- Provided records -

───

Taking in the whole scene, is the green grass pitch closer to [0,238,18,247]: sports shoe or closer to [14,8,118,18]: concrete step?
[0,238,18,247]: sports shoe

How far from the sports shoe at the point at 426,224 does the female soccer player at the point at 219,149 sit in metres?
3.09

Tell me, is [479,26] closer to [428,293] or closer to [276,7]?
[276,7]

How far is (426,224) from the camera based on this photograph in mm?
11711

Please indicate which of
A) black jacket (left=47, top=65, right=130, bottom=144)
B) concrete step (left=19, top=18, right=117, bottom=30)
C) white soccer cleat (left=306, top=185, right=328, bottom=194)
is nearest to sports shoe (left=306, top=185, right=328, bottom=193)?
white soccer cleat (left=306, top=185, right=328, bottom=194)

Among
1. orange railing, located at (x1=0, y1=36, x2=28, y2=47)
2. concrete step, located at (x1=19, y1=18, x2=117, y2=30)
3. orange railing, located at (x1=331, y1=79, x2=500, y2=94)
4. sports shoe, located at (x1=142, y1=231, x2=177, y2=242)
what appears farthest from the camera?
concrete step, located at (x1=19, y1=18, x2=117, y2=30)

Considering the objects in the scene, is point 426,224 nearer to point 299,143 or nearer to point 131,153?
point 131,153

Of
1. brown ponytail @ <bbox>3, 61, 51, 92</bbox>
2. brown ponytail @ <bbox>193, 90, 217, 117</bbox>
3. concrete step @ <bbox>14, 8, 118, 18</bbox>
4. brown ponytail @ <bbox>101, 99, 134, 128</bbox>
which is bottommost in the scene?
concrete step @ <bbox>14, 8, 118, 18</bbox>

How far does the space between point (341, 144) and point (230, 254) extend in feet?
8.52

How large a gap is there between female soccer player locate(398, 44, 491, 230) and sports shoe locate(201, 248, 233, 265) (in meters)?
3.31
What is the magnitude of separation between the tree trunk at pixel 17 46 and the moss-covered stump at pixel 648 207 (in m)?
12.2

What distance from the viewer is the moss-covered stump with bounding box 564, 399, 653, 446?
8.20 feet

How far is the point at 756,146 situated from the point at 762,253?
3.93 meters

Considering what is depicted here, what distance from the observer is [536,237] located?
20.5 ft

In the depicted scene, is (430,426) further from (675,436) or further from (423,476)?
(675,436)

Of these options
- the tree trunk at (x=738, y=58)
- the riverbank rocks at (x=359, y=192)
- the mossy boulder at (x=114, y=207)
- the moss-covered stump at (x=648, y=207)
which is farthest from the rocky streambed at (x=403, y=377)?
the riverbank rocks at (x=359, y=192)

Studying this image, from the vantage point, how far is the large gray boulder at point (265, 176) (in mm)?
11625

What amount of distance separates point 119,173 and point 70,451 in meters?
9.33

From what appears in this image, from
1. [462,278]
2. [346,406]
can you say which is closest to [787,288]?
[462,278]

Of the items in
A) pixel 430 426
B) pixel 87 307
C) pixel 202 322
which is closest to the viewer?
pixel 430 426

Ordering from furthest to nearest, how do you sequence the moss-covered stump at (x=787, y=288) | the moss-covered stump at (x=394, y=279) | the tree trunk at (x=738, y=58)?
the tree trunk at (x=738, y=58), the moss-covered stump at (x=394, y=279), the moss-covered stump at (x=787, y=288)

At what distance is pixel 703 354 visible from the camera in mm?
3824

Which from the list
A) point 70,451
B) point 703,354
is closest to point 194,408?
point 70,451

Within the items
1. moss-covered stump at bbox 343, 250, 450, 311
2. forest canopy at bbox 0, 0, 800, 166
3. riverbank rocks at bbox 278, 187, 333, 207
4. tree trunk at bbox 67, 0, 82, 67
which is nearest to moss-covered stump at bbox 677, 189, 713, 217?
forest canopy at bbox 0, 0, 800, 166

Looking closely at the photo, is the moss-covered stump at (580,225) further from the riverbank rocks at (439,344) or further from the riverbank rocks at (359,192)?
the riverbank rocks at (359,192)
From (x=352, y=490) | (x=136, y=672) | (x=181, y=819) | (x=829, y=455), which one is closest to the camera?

───

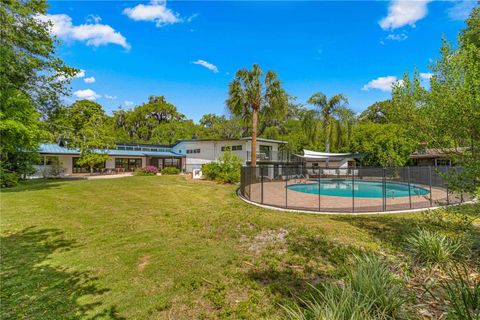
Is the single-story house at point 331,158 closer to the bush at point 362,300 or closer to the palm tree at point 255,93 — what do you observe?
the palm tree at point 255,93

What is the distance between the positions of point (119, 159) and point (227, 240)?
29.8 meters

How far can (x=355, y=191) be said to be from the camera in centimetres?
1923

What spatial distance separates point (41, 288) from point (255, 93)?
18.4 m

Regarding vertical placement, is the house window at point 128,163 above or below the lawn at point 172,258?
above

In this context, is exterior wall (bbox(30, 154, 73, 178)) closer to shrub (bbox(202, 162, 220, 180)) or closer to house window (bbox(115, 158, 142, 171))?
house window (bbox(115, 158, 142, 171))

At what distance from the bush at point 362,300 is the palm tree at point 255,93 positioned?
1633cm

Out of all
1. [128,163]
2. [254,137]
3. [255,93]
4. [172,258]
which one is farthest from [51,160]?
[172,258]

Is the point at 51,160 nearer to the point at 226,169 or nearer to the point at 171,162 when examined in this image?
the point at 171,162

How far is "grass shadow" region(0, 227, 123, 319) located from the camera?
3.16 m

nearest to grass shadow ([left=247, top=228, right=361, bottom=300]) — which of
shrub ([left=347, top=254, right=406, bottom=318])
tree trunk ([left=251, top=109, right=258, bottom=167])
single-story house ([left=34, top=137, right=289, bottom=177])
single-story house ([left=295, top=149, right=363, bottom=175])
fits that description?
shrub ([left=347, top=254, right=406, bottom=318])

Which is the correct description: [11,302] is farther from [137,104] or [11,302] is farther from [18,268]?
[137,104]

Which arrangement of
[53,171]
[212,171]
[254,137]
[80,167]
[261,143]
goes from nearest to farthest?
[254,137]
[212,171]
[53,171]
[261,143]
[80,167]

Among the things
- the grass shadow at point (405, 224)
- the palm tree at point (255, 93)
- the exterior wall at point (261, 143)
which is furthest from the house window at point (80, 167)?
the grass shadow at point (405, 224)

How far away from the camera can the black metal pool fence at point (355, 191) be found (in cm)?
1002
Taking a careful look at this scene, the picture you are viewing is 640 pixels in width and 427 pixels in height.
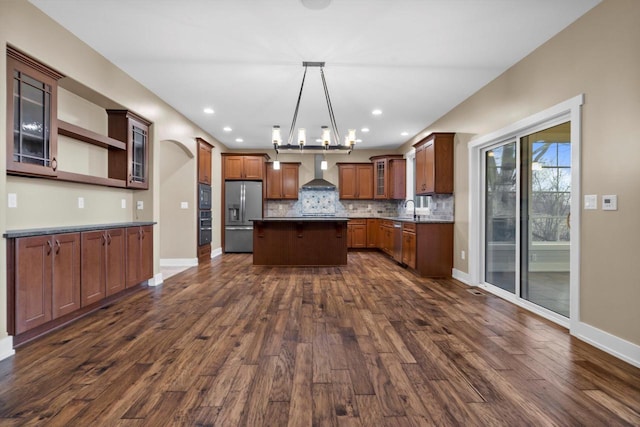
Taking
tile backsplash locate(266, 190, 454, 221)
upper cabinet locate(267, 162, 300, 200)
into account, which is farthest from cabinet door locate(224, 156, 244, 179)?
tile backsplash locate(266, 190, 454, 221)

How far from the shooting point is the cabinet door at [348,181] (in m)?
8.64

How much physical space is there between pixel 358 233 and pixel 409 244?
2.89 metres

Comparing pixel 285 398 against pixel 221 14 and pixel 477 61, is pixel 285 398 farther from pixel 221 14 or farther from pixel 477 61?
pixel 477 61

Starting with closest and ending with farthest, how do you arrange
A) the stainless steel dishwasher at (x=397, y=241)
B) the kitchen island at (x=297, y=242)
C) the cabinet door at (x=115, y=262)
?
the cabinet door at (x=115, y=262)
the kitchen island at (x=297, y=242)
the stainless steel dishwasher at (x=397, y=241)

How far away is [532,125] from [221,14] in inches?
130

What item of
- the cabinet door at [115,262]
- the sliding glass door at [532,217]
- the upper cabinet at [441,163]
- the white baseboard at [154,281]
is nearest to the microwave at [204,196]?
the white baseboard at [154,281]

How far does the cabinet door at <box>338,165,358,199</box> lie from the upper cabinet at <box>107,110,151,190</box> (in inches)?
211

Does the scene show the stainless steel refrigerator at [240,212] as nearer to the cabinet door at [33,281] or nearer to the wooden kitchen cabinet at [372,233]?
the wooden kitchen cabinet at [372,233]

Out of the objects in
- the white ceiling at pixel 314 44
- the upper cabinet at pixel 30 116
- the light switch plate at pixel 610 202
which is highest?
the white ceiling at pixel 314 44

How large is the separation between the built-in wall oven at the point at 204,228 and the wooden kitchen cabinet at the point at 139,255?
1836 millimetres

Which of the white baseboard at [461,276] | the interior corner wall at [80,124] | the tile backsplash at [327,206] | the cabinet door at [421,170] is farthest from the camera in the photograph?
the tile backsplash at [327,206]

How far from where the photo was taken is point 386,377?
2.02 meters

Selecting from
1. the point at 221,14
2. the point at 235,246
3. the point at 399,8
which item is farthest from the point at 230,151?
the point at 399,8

───

Filter the records above down to the lines containing the string "description", and copy each one out. Case counts.

fits that description?
Which is the correct description: [11,302] is farther from [137,104] or [11,302] is farther from [18,268]?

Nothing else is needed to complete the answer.